*PROVIDED INFORMATION*.
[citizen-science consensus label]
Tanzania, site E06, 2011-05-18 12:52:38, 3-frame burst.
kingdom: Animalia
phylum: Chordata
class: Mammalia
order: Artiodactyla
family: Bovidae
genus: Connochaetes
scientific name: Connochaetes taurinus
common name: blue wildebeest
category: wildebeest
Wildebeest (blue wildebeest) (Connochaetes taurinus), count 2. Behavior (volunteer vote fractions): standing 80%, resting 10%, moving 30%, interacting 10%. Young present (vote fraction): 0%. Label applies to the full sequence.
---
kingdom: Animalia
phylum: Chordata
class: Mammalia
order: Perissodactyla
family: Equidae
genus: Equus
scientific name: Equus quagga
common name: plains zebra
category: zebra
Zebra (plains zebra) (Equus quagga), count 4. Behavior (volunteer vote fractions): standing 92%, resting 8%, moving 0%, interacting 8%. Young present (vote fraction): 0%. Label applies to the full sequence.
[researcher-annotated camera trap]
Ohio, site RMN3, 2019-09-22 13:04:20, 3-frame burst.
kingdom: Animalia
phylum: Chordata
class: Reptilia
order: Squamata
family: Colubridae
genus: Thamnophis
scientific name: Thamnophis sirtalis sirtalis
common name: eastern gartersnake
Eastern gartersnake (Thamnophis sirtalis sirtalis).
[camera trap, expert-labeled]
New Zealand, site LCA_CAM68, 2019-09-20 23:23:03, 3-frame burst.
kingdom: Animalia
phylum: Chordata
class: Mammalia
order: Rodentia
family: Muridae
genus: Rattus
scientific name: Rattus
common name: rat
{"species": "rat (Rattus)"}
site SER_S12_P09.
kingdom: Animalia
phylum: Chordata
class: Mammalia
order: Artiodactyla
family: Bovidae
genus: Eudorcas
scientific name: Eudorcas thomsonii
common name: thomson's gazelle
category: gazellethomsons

*TASK OBJECTIVE*.
Repeat the material above in full so that each line matches the original exactly.

*ANSWER SECTION*.
[citizen-science consensus label]
Tanzania, site E06, 2011-05-18 12:52:38, 3-frame burst.
kingdom: Animalia
phylum: Chordata
class: Mammalia
order: Artiodactyla
family: Bovidae
genus: Connochaetes
scientific name: Connochaetes taurinus
common name: blue wildebeest
category: wildebeest
Wildebeest (blue wildebeest) (Connochaetes taurinus), count 2. Behavior (volunteer vote fractions): standing 80%, resting 10%, moving 30%, interacting 10%. Young present (vote fraction): 0%. Label applies to the full sequence.
---
kingdom: Animalia
phylum: Chordata
class: Mammalia
order: Perissodactyla
family: Equidae
genus: Equus
scientific name: Equus quagga
common name: plains zebra
category: zebra
Zebra (plains zebra) (Equus quagga), count 4. Behavior (volunteer vote fractions): standing 92%, resting 8%, moving 0%, interacting 8%. Young present (vote fraction): 0%. Label applies to the full sequence.
[researcher-annotated camera trap]
Ohio, site RMN3, 2019-09-22 13:04:20, 3-frame burst.
kingdom: Animalia
phylum: Chordata
class: Reptilia
order: Squamata
family: Colubridae
genus: Thamnophis
scientific name: Thamnophis sirtalis sirtalis
common name: eastern gartersnake
Eastern gartersnake (Thamnophis sirtalis sirtalis).
[camera trap, expert-labeled]
New Zealand, site LCA_CAM68, 2019-09-20 23:23:03, 3-frame burst.
kingdom: Animalia
phylum: Chordata
class: Mammalia
order: Rodentia
family: Muridae
genus: Rattus
scientific name: Rattus
common name: rat
{"species": "rat (Rattus)"}
site SER_S12_P09.
kingdom: Animalia
phylum: Chordata
class: Mammalia
order: Artiodactyla
family: Bovidae
genus: Eudorcas
scientific name: Eudorcas thomsonii
common name: thomson's gazelle
category: gazellethomsons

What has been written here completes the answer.